## [Problem]
Filter the records below, keeping only lines with the string "bateria".

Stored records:

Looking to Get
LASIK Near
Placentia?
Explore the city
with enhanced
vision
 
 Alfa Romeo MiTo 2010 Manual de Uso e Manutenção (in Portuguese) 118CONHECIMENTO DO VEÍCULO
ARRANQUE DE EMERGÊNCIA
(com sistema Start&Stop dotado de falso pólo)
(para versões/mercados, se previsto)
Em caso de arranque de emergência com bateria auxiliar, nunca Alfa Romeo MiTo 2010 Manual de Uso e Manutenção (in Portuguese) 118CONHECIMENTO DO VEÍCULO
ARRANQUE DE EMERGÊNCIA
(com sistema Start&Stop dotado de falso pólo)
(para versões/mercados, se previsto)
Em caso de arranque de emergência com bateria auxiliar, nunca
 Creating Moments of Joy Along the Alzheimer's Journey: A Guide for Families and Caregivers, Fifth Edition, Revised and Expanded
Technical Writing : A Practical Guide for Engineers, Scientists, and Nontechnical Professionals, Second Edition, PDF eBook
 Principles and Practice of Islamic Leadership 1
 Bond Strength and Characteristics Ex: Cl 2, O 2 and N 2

## [Solution]
Em caso de arranque de emergência com bateria auxiliar, nunca Alfa Romeo MiTo 2010 Manual de Uso e Manutenção (in Portuguese) 118CONHECIMENTO DO VEÍCULO
Em caso de arranque de emergência com bateria auxiliar, nunca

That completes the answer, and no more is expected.